# [Page text]
=====
The Mind of Christ 7/24/16


PHIL. 2:1-11

Chilmark Community Church

Rev. Armen Hanjian

July 24, 2016

Some once asked John Wesley, “Do you think God will save this world with your intelligence?”  Wesley sad, “ He won’t save it with your ignorance!”   Some put little effort toward it, but I believe it is imperative that we should have sharp minds.

We know United Methodists stress this aspect of Christianity for we have over 100 Church related colleges and universities in the U.S.A as well as 13 theological schools.  We believe our faith is a reasonable one, that is, that it rings true in our ears when it is brought to bear with the facts of life.  We do not fear truth in any area life; we only fear ignorance. 

Think of the gospel writers telling us how Jesus, at age 12,   sat in the Temple and astonished the teachers with his wisdom and understanding, how they described Jesus’ life between 12 and 30 with this one sentence: “And Jesus increased in wisdom, and in stature and in favor with God and man.”  We cannot escape the fact that Jesus commanded his disciple, “You shall love the Lord your God with all your heart and with all your soul and with all your mind and with all your strength.”

It is important that the followers of Jesus have sharp minds – minds with a growing edge.  Most adults have little willingness to learn something new.  Oh, we like to learn this little fact or that side light, trivia, but deep down we have hardened opinions.  The waves of new knowledge and even old truths lap at our minds, but we allow them little or no inner hearing or testing.

Two Chinese  coolies on a street in Shanghai were shouting at each other, their noses but two inches apart.  They were surrounded by excited spectators.  “What is the matter?” asked an American bystander of a Chinese next to him.  “There is a Chinese fight going on,” answered the Oriental, smiling.  “But I’ve been here five minutes and nobody has hit anybody yet.”  “You don’t understand, in a Chinese fight, the man who strikes first shows he has run out of ideas.”  How often people strike when we should be contributing ideas gleaned from a searching mind.  We strike or go off in a huff.
=====
# [What to do]
Reproduce the stretch of the sermon from "The Mind of" through "have sharp minds.", substituting "learning" for "intelligence".

# [Supplied data]
=====
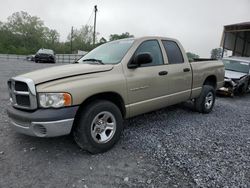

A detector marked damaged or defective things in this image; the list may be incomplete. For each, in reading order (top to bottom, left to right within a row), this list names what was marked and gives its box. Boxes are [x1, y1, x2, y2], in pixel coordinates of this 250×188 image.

salvage damage [220, 57, 250, 95]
=====
# [Exercise result]
The Mind of Christ 7/24/16


PHIL. 2:1-11

Chilmark Community Church

Rev. Armen Hanjian

July 24, 2016

Some once asked John Wesley, “Do you think God will save this world with your learning?”  Wesley sad, “ He won’t save it with your ignorance!”   Some put little effort toward it, but I believe it is imperative that we should have sharp minds.